Chris sah Vic an, die beides in Hülle und Fülle hatte. Was sie selbst betraf, war Chris sich nicht sicher, was sie hatte — aber sie wußte, daß es ihr nie an männlicher Beachtung fehlte.
Mignon kam zurückgesprintet.
«Gut gemacht«, lobte Vic.
«Hat Tante Bun keine Handgranate geworfen?«
«Noch nicht«, sagte Jinx, dann wandte sie sich Chris zu.»Willkommen in Surry County.«
Chris lachte.»Mir gefällt's hier.«
«Okay, Vic. «Mignon stieg vorne ein.
«Nicht okay. Chris, du sitzt vorne. Du bist der Gast.«
Dagegen konnte Mignon nichts einwenden, drum stieg sie zu Jinx auf den Rücksitz.

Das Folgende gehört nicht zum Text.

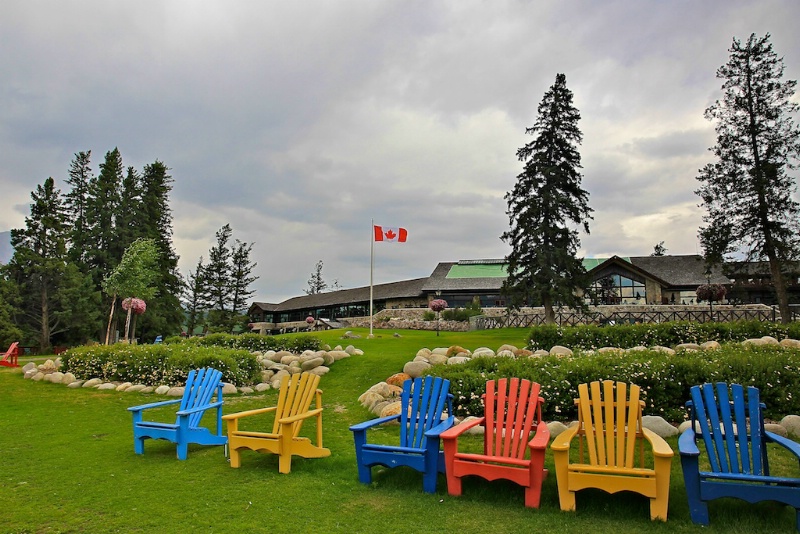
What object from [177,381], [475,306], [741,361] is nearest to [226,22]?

«Gehst du mit mir heute Abend zu dem Footballspiel? Wir spielen gegen Smithfield.«
«Nein. «Vic fuhr vom Parkplatz und winkte dabei den Leuten zum Abschied.»Hast du keine Verabredung?«
«Nein. «Mignon verzog das Gesicht.
«Was hast du gegen Buzz Schonfeld?«Jinx lächelte; sie wußte, wenn Mignon mit Buzz ginge, würde Bunny in Ohnmacht fallen.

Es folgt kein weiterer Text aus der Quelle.